## TASK TO CARRY OUT
Reply with nothing but how many lines in the entries below include "United".

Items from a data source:
--*--

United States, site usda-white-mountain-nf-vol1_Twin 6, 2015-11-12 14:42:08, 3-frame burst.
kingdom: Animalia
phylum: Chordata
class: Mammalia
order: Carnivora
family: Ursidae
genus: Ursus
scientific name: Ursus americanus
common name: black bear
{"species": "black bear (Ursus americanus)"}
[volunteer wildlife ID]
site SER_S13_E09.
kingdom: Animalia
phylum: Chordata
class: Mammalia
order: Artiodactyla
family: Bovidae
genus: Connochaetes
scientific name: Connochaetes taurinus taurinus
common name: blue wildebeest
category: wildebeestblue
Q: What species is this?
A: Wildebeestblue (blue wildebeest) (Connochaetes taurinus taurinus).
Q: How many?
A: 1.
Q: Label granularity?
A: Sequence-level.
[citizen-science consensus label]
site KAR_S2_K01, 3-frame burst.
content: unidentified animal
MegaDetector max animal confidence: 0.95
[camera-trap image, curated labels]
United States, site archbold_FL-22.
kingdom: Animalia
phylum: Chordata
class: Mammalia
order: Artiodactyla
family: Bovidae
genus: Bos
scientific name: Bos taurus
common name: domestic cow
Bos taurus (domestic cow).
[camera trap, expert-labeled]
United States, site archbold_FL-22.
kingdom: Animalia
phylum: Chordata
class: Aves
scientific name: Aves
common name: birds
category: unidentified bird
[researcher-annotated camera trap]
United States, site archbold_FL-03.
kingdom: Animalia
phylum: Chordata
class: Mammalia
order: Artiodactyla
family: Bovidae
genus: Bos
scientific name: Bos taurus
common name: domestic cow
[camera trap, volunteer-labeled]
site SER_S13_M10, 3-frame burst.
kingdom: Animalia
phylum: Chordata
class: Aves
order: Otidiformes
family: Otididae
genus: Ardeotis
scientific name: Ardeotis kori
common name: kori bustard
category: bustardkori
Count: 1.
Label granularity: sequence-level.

--*--

## EXPECTED ANSWER
4